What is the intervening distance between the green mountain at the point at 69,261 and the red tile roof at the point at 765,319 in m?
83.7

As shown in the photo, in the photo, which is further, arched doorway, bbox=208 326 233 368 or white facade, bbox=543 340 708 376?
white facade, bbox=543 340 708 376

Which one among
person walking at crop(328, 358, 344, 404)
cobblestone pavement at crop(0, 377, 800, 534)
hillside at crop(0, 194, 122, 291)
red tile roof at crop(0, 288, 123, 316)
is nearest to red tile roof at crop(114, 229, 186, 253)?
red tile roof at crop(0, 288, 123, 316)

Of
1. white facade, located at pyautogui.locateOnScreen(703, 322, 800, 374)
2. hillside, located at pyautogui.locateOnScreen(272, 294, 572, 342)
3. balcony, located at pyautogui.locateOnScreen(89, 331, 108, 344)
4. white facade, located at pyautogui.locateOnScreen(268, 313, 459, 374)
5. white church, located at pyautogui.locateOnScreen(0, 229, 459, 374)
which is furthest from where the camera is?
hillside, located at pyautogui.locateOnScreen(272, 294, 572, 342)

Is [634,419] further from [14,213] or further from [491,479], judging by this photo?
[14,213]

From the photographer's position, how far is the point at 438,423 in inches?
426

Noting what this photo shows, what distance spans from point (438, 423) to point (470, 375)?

--- --- ---

**Given instruction:** Could you quote the entire listing above, word for word and line for line, with nothing left out?

**Answer in full:**
What is the intervening distance between the green mountain at the point at 69,261 and the red tile roof at the point at 765,319 in m?
83.7

As shown in the photo, in the photo, which is further, arched doorway, bbox=208 326 233 368 or white facade, bbox=543 340 708 376?
white facade, bbox=543 340 708 376

Which one among
person walking at crop(328, 358, 344, 404)
cobblestone pavement at crop(0, 377, 800, 534)
hillside at crop(0, 194, 122, 291)
red tile roof at crop(0, 288, 123, 316)
is nearest to red tile roof at crop(114, 229, 186, 253)?
red tile roof at crop(0, 288, 123, 316)

Of
1. white facade, located at pyautogui.locateOnScreen(703, 322, 800, 374)
2. hillside, located at pyautogui.locateOnScreen(272, 294, 572, 342)
3. balcony, located at pyautogui.locateOnScreen(89, 331, 108, 344)
4. white facade, located at pyautogui.locateOnScreen(268, 313, 459, 374)
5. white church, located at pyautogui.locateOnScreen(0, 229, 459, 374)
which is furthest from where the camera is?
hillside, located at pyautogui.locateOnScreen(272, 294, 572, 342)

Is [634,419] further from [14,213] or further from [491,479], judging by this photo?
[14,213]

From the photographer's position, how far is the point at 438,423 in inches?
426

Noting what this photo shows, what distance spans from point (438, 423) to point (470, 375)?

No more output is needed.